Par Bouzid Chalabi

C’est en partie une bonne nouvelle pour les exportateurs nationaux de service. Ils disposent d’un sérieux outil de marketing dans la perspective de développer leurs activités à l’export. En effet, une plateforme numérique élaborée par l’Agence algérienne du développement du commerce extérieur (Algex) a été lancée officiellement, aujourd’hui, à l’occasion d’une journée d’informations sur les exportations des services qui s’est déroulée au siège de l’Algex, à Alger. Une cérémonie marquée par la présence du ministre du Commerce Kamel Rezig et du ministre délégué chargé des Start-ups, Yacine Oualid.

C’était aussi l’occasion pour de nombreux exportateurs des services, présents à leur stand d’exposition, de faire découvrir tout leur savoir-faire et leurs perspectives professionnelles. Quelques-uns ont mis à profit le passage des deux ministres sur leur espace pour soulever les entraves qu’ils rencontrent sur le terrain, mettant surtout en avant et à l’unanimité de ne pouvoir disposer de l’argent, fruit de leurs activités, à l’export, pour cause de la réglementation en vigueur et qui consiste en l’obligation de rapatrier un taux élevé. « Le reste est très en deçà de nos besoins en marketing qui nous est nécessaire pour pouvoir gagner des clients », déplore Mohamed Lotfi Mouknach, patron de la société Elcs Rechearch, qui n’en est pas à sa première expérience en matière d’exportation de services dans son corps de métiers. De son côté, le responsable du Groupement algérien des acteurs du numérique (Gaan) indiquera à ses hôtes que certaines instructions en notre faveur ne sont pas appliquées au niveau des banques.
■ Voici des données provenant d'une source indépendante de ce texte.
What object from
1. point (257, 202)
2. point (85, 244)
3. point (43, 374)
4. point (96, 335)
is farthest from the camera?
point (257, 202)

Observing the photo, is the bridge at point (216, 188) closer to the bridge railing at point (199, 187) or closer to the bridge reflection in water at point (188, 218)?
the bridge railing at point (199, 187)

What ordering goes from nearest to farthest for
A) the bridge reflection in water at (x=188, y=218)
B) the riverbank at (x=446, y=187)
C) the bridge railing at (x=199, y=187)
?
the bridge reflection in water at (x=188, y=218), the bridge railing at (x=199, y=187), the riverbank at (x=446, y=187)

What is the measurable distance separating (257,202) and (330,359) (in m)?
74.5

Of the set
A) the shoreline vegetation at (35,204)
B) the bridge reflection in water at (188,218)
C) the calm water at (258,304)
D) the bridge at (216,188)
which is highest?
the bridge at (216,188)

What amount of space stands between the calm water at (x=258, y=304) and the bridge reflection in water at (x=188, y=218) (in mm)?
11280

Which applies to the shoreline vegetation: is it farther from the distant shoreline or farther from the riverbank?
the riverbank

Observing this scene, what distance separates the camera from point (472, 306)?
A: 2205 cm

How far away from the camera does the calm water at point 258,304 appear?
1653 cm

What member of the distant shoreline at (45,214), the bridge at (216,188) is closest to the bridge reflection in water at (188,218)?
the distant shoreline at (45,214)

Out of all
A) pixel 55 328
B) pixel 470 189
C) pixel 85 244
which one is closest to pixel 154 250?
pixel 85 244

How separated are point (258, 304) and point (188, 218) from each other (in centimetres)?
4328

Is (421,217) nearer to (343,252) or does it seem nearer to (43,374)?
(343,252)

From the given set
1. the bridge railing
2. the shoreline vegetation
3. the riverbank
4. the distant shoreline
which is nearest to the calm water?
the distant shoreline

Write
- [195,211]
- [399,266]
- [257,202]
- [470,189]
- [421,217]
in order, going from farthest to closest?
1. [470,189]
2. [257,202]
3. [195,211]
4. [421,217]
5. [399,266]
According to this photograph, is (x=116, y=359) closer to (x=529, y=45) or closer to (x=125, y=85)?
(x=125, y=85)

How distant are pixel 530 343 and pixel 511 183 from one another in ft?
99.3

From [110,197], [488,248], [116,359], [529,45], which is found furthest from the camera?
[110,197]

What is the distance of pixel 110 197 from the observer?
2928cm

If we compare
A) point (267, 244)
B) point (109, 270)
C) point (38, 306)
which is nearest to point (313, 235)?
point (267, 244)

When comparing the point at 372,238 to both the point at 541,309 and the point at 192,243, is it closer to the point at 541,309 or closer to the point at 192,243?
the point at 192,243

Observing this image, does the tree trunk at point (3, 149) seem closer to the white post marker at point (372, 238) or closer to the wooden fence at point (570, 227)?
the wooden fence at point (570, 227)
 A propos de l’instruction relative aux modalités d’ouverture du compte devise commerçant, certains exposants interpellés par nos soins jugent qu’elle est « louable et intéressante » mais « elle est également compliquée », nous ont-ils avoué. La Banque d’Algérie compte organiser une rencontre avec la communauté bancaire pour garantir une meilleure application des mesures relatives à la facilitation des exportations des services. Par ailleurs, un participant à cette journée d’informations et patron d’une startup qui a réussi à conclure deux importants marchés avec des étrangers, nous a témoigné que la banque a conclu deux importants marchés avec des étrangers, mais se dit outré par une banque qui l’a obligé, après la publication de l’instruction suscitée, de convertir en dinars ses revenus d’exportation de service, sous prétexte que le service est fait en Algérie. Dans ce même sillage, un intervenant lors des débats qui ont suivi les allocutions des deux ministres, dira : « J’ai l’impression que ce ne sont pas toutes les banques qui ont compris les instructions de la Banque d’Algérie. » Et de révéler au parterre : « On nous oblige à créditer le montant d’une exportation de service en dinars, ce qui est anormal », a-t-il déploré. « Or les instructions de la Banque d’Algérie sont, non seulement claires, mais elles font office de lois », rappelle un autre intervenant. A ce propos, il y a lieu de savoir que l’article 04 de l’instruction 06-2021 stipule, et de manière claire, que le titulaire du compte devise commerçant et non commerçant ouvre droit à l’intégralité du produit de ses recettes d’exportation de biens et de services. 80% de ces produits des recettes d’exportations sont destinés à l’importation de biens et de services nécessaires à l’activité de l’entreprise, et 20% peuvent servir à l’alimentation du compte exportateur, pour le financement des opérations de promotion des activités à l’exportation. Notons que les exportateurs seront bientôt fixés car la Banque d’Algérie compte organiser une rencontre avec la communauté bancaire pour arriver à une meilleure compréhension des textes et de leur application.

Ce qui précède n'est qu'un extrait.